I pan-fried my butterfish steak with some chopped spring onion, fresh ginger, soy and lime juice. Served with steamed vegetables and wasabi mash, and accompanied by a glass of Sauvignon Blanc, it was pretty damn good if I do say so myself.


The next morning I got the joke.


I had to go to work early, there was a briefing for a new business job that was coming into field. Fuck, briefings are boring. Sit in a plastic chair and listen to some reasty twat who doesn’t know the first thing about communication, with a monotone, barely audible voice drone on and on about some bullshit survey. Sweet cunting Jesus, I could fucking kill myself! I stopped at a café on the way to buy some liquid fortitude.

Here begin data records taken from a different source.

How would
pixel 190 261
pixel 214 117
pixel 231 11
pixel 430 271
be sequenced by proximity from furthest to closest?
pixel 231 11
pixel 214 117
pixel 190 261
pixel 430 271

While waiting for the coffee I felt the sharp pain of a rogue fart just bursting to get out. There was no-one else around me so I figured I could just gently let it out silently and no-one would be the wiser. I misjudged. Not by much but it was enough. It would have been literally a matter of milliseconds before I resecured my sphincter but the damage was done. No sound, but the deadly warm wetness of a shart. I’d shat, just a little but there was no mistake. In the middle of a coffee shop I had shat myself. Escape. I caught the eye of the girl making my coffee Excuse me, I just need to use the bathroom. I shuffled off to the bathroom trying desperately not to look conspicuous or to spread the damage too far, or more imortantly to let go of my tightly clenched sphincter which, I was certain, was holding back a great tsunami of shit.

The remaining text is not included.